Did government failures lead to EU referendum voter registration website crash?
Sources blame GDS for EU referendum website failure
Failures to design the voter registration website for the cloud, or to make it scalable, may have forced the government to enact emergency legislation to allow people to register to vote in the EU referendum, according to sources speaking to IT Pro.
Tens of thousands of UK citizens were unable to register their right to vote in the upcoming referendum when the government's website crashed under what the Cabinet Office called "unprecedented traffic" on Tuesday, leading Whitehall to take the extraordinary step of extending the registration deadline until 11.59pm tonight.
However, sources close to the public sector with knowledge of the matter have blamed the government for the crash, revealing it used an in-house private cloud to host the service, meaning it could not scale to meet the high demand.
IT Pro has also discovered the application - designed by GDS (Whitehall's internal digital team) with help from its regular coding partners, including Kainos - was not built with the ability to run in multiple zones, meaning that when the private cloud fell over, users were not redirected to another instance of the website.
Research house Kable's chief analyst, Jessica Figueras, told IT Pro the failure raised serious questions over whether the government had thought through the consequences of mission-critical digital services failing at crucial times, saying it could have thrown any referendum result into doubt.
"It's not like an online shopping website going down," she said. "When you have IT service issues that affect democracy, that's a dangerous situation."
Despite the G-Cloud framework allowing the government to pick from thousands of cloud providers like IBM, Skyscape and HP Enterprise, Whitehall chose to host its register to vote application on servers belonging to FCO Services, a trading fund set up by the Foreign and Commonwealth Office.
While most Gov.uk website pages are hosted by Carrenza, clicking the Start Now button on the Register to vote page redirects users to the application hosted by FCO Services.
The service describes itself as running "integrated, secure services worldwide to the FCO and other UK government departments, supporting the delivery of government agendas", and sources said its hosting resembles a small private cloud with limited capacity to scale.
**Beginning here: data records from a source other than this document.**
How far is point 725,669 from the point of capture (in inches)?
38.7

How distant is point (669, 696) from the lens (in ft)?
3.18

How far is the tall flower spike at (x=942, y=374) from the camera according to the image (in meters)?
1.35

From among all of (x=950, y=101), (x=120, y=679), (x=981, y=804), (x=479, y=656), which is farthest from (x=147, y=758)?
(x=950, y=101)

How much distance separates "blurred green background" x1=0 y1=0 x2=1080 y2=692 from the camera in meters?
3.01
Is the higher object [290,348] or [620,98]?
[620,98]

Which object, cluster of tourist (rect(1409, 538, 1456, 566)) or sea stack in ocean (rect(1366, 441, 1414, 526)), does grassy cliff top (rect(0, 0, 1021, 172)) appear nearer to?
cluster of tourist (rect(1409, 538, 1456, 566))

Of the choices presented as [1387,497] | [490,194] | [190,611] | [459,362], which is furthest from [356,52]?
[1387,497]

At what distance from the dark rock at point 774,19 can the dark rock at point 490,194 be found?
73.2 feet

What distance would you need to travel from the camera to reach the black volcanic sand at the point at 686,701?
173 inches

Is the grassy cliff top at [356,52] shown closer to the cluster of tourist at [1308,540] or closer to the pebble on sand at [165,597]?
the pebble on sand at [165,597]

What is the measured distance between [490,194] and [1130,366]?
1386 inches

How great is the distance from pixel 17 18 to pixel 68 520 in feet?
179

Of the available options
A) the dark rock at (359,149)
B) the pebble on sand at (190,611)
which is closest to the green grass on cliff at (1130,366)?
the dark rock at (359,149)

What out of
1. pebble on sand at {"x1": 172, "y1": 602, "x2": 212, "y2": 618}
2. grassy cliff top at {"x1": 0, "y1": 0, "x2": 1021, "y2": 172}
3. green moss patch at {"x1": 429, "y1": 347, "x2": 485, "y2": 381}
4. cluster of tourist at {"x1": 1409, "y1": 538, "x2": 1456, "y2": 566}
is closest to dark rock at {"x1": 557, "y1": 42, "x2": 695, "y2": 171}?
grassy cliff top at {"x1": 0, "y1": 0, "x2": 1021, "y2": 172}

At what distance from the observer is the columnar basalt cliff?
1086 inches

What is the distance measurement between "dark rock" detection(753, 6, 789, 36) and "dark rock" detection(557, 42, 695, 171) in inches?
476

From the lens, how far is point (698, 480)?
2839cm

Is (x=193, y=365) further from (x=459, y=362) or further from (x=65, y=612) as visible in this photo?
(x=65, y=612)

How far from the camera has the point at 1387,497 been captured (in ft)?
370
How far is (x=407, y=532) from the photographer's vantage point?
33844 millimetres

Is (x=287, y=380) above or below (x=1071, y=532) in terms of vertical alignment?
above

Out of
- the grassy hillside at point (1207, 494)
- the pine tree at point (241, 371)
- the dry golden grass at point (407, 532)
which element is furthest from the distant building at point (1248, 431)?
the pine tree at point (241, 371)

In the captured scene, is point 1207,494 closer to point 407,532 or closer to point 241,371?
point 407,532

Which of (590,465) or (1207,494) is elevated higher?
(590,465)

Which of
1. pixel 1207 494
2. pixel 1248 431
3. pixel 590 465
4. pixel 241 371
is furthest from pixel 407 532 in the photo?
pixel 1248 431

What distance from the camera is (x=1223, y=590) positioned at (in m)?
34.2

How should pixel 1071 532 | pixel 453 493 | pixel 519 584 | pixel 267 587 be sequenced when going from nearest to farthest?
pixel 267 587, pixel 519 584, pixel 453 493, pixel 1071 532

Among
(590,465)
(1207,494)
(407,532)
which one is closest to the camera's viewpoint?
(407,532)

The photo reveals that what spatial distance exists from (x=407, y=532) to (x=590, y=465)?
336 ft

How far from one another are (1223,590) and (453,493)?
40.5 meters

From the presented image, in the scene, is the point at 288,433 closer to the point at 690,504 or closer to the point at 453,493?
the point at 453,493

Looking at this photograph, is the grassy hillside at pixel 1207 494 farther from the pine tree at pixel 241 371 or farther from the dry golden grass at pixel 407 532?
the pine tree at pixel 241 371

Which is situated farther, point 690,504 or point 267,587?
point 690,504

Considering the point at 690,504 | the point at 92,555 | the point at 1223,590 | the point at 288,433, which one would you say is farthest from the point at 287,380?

One source, a G-Cloud vendor, said: "They have a very small infrastructure so when I see a massive increase in traffic they just don't scale up and they run into availability issues."
Public data shows 515,000 people visited the Register to vote page on the day it crashed on 7 June, and the government separately confirmed 214,000 applications were made in the last hour of availability.
The largest previous spike was in the run up to the last General Election, when 469,000 people registered to vote on 20 April 2015 - though the site did not appear to crash that day.
Oliver Letwin MP today told Parliament the website crashed from a traffic spike "three times as intense as the spike before the general election", but this does not appear to be backed up by the government's own data. A Cabinet Office spokesman explained Letwin's figures are "based on a longer term average" spread across several days.
Kable analyst Figueras said GDS has experienced previous failures and traffic spikes in other digital services.
Referring to an incident last year when a government site crashed as people tried to sign up for digital tax discs, she said: "They have experienced this sort of thing going wrong before. Voter registration is a deadline-driven service and they lend themselves to service spikes, it's something you need to factor in from the start."
Letwin claimed the government has now doubled the capacity of the voter registration website to deal with future spikes, but the Cabinet Office declined the opportunity to explain how it has managed this.
FCO Services declined to comment on this article.
Why wasn't the voter registration application designed with better backup support?
Letwin also said in Parliament that the sheer number of applications mean "it's no surprise the website fell over", but IT Pro sources claimed the incident was avoidable.
In fact, they went as far as to say that GDS must shoulder blame for failing to design the Register to vote application to be "cloud native."
Cloud native applications are "built for failure", said one source, so that if one availability zone fails, the app continues to work by connecting users to a separate instance based in another availability zone that is running simultaneously.
"The last couple of days I would have thought this is a mission-critical application," the G-Cloud vendor source told IT Pro. "You need a cloud native application so if a provider fails, it works elsewhere. You need a multiple cloud strategy."
However, the application, written in 2013 by GDS, was not designed to be cloud native, according to our sources - with GDS lacking the skills to build such software.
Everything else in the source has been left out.